I believe in a “spirit” essence that runs though all things, like H2O in our bodies acts as a medium for all the cells, enzymes and hormones. This spirit is in everything, though some things concentrate it more. It is beyond energy as we know it, and though I don’t think of it this way, it seems to conform to the descriptions of The Force from the 1977 movie Star Wars, pre-Midi-chlorian inclusion.

I believe in the ultimate consciousness of God, though I cannot hope to understand how well that consciousness understands me as an individual, as I am fairly aware of my arm, even though I don’t think about it consciously unless I am learning a new skill; I am not, however, well acquainted with my spleen or liver, even though they are more vital to my biological life than is my arm and I have only the concept of my individual cells and don’t know any of them personally. I do know that when they need iron, I may crave steak or spinach or, though the reason escapes me, want to chew ice. They can communicate their needs, and I will still want to fulfill them, even without understanding why. Thus, I also believe in prayer.

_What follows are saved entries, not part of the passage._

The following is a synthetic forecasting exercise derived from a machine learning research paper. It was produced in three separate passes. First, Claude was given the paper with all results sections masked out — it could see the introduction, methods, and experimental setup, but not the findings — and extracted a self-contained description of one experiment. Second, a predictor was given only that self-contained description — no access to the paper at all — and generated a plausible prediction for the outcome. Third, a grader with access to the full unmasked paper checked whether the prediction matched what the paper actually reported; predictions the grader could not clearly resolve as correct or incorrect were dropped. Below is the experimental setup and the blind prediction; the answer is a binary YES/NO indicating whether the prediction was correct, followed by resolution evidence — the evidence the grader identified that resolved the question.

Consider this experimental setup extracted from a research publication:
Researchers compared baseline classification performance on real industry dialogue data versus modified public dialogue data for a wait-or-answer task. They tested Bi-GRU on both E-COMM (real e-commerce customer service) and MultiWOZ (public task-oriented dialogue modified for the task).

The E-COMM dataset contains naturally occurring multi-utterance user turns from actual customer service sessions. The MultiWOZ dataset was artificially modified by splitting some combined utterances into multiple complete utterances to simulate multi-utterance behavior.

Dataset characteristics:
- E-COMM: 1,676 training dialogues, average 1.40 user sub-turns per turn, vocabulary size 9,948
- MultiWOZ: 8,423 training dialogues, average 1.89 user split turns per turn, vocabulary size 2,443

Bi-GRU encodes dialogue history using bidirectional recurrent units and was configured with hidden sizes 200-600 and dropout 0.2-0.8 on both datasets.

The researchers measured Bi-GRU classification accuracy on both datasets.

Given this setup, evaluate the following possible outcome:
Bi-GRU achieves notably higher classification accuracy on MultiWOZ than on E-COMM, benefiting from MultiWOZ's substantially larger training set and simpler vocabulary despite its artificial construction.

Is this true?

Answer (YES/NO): YES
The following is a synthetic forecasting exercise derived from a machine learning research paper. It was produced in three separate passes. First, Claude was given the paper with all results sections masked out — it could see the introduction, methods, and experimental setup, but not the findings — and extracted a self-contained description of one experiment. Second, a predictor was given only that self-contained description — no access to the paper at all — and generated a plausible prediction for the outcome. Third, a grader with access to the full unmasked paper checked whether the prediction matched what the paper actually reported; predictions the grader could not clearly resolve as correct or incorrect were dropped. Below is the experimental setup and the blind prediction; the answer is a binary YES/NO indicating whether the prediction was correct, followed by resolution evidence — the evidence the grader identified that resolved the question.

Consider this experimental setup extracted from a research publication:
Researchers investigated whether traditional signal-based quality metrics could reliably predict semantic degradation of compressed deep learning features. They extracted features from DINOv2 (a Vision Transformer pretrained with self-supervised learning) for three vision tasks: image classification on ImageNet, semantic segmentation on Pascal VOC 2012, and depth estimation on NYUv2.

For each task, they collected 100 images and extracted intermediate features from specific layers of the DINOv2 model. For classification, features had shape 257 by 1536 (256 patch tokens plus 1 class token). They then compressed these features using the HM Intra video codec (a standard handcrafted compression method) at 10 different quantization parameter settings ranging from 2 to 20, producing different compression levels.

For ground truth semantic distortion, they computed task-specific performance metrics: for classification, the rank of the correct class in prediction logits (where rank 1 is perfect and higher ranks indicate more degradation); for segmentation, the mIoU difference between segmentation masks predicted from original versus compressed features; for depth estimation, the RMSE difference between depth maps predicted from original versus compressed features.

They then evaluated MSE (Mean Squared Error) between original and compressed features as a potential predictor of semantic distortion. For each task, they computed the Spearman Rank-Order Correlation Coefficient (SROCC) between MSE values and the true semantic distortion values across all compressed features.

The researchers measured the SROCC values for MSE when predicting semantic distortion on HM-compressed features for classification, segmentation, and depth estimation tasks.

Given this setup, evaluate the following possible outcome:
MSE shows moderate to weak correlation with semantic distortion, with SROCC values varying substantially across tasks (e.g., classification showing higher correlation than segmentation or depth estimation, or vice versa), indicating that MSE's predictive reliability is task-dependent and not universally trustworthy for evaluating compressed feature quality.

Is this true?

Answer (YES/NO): NO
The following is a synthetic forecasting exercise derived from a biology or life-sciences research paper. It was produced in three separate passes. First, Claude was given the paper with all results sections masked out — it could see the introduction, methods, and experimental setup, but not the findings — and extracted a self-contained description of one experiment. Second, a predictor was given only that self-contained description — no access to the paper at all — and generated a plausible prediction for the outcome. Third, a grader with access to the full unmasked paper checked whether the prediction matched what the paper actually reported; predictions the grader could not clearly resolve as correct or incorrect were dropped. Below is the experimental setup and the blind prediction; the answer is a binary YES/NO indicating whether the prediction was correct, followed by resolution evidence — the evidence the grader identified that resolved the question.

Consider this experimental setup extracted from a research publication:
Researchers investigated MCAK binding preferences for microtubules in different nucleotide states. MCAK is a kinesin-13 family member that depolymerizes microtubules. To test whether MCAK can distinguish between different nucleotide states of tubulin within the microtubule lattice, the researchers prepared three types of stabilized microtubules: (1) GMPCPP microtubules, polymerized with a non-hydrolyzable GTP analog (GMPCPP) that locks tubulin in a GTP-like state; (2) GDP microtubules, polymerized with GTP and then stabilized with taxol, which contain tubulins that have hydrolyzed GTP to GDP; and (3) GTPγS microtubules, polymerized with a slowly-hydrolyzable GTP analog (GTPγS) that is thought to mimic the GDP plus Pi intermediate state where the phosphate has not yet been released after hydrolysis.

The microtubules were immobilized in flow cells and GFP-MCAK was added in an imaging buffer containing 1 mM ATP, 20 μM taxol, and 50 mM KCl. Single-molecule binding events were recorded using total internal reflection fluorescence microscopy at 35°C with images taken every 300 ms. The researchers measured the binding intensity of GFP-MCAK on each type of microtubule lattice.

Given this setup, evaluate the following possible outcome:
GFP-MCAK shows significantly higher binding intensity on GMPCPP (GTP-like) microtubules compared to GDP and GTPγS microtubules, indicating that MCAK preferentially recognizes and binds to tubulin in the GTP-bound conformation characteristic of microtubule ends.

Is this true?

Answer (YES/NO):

As for direct intervention in the Universe, though, I think of us as a body. Nature does not make enhancements to a working body. There are no “miracles” that save deer from wolves or mountains from the erosion of rains. I don’t think God tampers with the day-to-day operation any more than I need to constantly direct my breathing or the filtering work done by my kidneys. There are rules in place that dictate 90%+ of the actions in the universe. Gravity, magnetism, inertia and other such forces insure that there is little need for supervision, as some laws cannot be broken, only bent.

I believe in the interdependent web of all existence of which we are a part. I believe in the inherent worth and dignity of every plant and animal in that web. I believe that we are all searching for our path, as we are not all called to do the exact same job anymore than a stomach can be a lung, a skin cell can be a neuron or a ribosome a vacuole. Even where we are part of the whole, and similar in so many ways, we are distinct parts that should be respected for our contributions.